Much to the kids’ dismay, I thought that the weather was good enough on Sunday to clean out the garage. There were a few years’ worth of car road grime on the floor and general schmutz in all the corners. Everything was hauled out and spread on the lawn and then I hosed it out.

It’s so much nicer in there now. Can walk in sock-feet without getting brown feet.

Almost dry. Quick a sun shower is coming!

New Wheels for the Roubaix

Two weeks ago, I was leading out the Wednesday night Bow Cyclist Club ride. Once on the way back and once when we got back to the shop, some of the riders mentioned to me that my rear wheel was not true. It had a slight wobble to it.

Paul having fun on the ride.

Mark (club president and the Parts Manager at Bow Cycle) was there and I mentioned it to him. So he pulled the wheel off and put it on the truing stand. He used the spoke wrench to work most of the wobble out, but couldn’t get it perfect. He was looking closely at the wheel and noticed this:

A two-inch crack in my rim

These are the stock alloy rims that came with the bike in 2016. I don’t know what cracked the rim, but it marked the end of its life. I limped home from the shop and started working out what to replace the rim with. It’s been a couple of weeks of sporadic emails with Mark, but today all was ready and I picked up my bike with its new Mavic Cosmic Pro UST wheels.
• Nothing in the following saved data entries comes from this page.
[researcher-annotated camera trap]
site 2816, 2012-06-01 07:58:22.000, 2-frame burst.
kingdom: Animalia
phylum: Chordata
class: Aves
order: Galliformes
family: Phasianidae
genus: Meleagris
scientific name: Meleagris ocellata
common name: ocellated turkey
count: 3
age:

Look really close and you can read the name on the spoke

Right now my thumbs are in so much pain. The wheels came with some free tires, while I had bought some much better tires late last year. I intended to simply take the cheap tires off and put the better tires on the new wheels, but the new wheels are really, really tight. It was so much work to get the cheap tires off and then even more work to get the good tires on. I expect to not be able to grip anything tomorrow.

But it’s done now. Tomorrow’s forecast isn’t too promising, but I might get a chance to go for a ride. I’d better not get a flat. I doubt I would be able to fix it roadside. It took two hours to change these tires tonight.

And I would be remiss if I didn’t mention that they cost more than our house insurance, a fact that Tammy keeps reminding me about. 😘

Updated Saturday

I went for a 110 km ride with the Bow Cyclists today on the new wheels and they worked great. The only hiccup was the long, fast downhill into Cochrane. These wheels have a deeper cross-section and more prone to get caught by gusts of wind. I had a couple of wobbles on the downhill, but nothing too dramatic. I slowed down and took it easy.

They sure look nice.

Parked in the sun in Bragg Creek

Since my Norco Valence is now back on “rollers duty”, I took the carbon fibre wheels off and put the heavier alloy ones back on. I made an offer to Miranda that she could try the good wheels on her bike, but she declined when I told her that they would be more difficult to brake with.

So I put $1600 wheels on Ian’s $300 road bike. Ridiculous, you say? Mais oui!.